UBRJ Seminar "Transboundary Disasters: What Should Be Done To Restore the Aral Sea Region?
Dark tourism, illegal fishing and livestock farming represent just some of the many examples of how local people have strived to make a living in the Aral Sea Region - a location notorious for environmental catastrophe. This was one of the main messages from Chida Tetsuro's UBRJ Seminar.
Appointed as Associate Professor at Nagoya University of Foreign Studies from April 2017, Professor Chida's seminar was attended by over 20 people. Introducing his latest research under the heading "Transboundary Disasters", he explained how shoots of economic life were returning to the Aral Sea Region. Although a historian by training, Professor Chida combined analysis from geography and border studies to clarify how the settlement of different ethnic groups overlaps and causes various opportunities and challenges to economic development in the region.

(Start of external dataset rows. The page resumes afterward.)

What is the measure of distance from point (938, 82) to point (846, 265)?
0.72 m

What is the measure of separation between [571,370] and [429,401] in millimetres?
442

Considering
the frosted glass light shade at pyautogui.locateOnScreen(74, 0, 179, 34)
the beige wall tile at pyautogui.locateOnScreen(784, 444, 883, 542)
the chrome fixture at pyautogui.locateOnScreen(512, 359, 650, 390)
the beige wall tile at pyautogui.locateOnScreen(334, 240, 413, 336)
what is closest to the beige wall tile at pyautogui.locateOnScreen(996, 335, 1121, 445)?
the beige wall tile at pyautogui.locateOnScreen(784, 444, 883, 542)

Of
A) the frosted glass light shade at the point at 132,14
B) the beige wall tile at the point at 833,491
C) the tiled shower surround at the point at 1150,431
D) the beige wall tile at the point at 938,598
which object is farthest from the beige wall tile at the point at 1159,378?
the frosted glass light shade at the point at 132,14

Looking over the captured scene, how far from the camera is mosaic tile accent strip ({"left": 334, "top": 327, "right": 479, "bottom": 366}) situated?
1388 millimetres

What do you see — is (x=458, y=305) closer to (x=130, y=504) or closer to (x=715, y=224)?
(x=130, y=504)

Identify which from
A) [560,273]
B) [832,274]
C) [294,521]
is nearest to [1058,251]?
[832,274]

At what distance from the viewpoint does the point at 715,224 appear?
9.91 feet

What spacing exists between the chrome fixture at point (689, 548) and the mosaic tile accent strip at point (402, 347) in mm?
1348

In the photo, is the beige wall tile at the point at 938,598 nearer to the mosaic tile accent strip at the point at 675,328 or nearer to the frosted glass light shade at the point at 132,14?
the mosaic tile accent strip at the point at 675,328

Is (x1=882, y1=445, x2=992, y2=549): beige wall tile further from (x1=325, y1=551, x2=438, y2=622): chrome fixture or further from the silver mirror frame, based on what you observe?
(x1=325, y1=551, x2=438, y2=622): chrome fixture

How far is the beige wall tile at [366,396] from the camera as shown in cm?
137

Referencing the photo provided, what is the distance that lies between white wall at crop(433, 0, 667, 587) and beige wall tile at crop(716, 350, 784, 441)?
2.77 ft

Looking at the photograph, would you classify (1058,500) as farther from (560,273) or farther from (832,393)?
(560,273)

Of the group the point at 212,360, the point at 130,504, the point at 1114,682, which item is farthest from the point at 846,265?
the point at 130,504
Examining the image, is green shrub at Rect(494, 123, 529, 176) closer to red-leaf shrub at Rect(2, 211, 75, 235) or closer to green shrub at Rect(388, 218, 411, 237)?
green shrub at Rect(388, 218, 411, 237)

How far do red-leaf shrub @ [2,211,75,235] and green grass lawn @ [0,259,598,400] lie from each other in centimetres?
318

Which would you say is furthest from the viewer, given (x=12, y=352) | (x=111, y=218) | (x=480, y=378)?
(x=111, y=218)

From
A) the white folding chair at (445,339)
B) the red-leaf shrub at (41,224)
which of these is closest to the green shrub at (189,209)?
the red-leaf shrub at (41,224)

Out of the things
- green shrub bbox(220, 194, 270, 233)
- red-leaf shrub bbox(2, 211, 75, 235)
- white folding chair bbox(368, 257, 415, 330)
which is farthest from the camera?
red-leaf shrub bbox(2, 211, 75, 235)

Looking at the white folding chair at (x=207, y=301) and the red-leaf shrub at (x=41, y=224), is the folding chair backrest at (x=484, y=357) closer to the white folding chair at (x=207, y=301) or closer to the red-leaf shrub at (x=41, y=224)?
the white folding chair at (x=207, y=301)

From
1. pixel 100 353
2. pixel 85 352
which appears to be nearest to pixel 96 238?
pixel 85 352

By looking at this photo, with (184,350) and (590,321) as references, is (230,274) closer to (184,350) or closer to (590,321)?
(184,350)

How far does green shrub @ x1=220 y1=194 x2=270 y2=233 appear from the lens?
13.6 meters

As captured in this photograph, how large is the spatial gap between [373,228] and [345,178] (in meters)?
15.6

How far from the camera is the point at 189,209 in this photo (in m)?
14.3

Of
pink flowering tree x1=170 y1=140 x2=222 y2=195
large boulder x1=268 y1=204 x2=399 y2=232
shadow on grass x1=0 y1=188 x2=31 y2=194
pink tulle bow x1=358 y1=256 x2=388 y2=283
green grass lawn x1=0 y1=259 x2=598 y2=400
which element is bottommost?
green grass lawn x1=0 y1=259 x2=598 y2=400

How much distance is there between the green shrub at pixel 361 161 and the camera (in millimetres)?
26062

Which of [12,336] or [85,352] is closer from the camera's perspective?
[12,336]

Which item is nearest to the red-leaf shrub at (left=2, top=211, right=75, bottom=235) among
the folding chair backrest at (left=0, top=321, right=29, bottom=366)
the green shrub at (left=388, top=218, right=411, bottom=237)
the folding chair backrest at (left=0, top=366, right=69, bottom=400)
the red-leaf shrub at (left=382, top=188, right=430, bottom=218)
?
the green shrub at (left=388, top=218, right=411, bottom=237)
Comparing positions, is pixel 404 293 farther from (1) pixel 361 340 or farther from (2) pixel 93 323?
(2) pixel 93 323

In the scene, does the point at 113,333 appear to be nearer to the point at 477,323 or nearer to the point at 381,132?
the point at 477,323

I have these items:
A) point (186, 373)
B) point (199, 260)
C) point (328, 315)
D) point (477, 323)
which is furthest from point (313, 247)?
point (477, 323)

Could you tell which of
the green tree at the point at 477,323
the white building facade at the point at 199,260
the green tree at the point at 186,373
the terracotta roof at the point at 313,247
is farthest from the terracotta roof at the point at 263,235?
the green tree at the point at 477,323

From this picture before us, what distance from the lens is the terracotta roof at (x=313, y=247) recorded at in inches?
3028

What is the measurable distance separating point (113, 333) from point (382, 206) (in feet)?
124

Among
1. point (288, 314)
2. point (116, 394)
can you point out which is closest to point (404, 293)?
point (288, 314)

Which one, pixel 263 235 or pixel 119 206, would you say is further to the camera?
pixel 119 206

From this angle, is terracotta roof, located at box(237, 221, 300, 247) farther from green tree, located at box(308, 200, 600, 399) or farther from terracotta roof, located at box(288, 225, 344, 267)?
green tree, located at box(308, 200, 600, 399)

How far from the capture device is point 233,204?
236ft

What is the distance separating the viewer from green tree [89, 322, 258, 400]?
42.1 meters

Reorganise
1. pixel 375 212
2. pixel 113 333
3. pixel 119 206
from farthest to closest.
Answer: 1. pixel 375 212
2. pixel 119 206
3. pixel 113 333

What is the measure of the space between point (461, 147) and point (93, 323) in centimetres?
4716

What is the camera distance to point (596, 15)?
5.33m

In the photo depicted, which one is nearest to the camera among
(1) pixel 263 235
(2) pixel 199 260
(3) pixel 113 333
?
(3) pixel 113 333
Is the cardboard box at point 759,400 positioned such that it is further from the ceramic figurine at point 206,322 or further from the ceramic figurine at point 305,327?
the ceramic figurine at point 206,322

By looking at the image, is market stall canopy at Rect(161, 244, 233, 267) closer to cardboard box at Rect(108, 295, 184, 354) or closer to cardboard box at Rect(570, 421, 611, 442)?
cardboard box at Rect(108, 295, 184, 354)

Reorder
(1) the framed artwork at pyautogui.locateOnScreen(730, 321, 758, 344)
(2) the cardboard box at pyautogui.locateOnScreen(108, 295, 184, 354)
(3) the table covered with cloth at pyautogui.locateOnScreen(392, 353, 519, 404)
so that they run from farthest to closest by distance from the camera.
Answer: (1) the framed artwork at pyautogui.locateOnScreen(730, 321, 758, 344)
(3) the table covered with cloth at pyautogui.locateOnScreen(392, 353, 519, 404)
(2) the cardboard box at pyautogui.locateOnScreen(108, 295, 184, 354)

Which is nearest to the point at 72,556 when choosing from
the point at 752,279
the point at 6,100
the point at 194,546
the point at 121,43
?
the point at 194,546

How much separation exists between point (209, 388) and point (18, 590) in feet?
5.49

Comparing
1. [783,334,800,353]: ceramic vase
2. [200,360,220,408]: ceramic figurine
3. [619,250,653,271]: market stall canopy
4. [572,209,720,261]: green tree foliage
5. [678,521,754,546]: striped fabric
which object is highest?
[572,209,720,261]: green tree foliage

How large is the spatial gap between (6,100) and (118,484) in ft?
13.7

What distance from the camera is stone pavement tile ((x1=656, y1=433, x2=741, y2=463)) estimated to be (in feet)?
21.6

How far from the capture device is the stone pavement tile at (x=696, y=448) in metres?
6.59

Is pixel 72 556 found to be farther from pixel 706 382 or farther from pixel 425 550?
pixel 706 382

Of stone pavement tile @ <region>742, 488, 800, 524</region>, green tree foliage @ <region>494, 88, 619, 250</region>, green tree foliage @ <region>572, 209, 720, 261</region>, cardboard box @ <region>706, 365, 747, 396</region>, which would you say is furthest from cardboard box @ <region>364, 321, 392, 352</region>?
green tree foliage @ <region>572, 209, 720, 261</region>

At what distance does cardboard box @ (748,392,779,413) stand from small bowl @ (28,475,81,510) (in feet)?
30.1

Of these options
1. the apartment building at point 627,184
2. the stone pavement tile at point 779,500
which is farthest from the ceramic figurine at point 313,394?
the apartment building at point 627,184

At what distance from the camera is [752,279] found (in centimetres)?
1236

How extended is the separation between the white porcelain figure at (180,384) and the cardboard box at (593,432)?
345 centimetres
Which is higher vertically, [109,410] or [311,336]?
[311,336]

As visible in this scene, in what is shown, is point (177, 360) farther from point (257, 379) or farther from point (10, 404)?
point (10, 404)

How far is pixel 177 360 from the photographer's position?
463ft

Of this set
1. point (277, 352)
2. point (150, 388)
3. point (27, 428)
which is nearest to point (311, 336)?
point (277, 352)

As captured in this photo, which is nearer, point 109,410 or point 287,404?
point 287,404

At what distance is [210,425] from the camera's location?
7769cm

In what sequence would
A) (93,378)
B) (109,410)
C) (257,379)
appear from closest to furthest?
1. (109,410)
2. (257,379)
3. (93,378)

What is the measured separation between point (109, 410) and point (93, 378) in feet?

Of particular interest were Professor Chida's insights into the resilience of local people; how the wrecks of boats were enabling 'dark tourism', how the return of water was supporting illegal fishing, and how the availability of land around the water was sustaining livestock farming. His presentation also suggested future possibilities for research. For example, while dark tourism is viable for people from Uzbekistan, its feasibility for those from Kazakhstan remains unproven. Also, a nagging doubt is the extent to which livestock farming can be relied on to revive the region's economy. Although these questions remain, Professor Chida with his concept of "Transboundary Disasters" has made an excellent start in finding ways to answer them.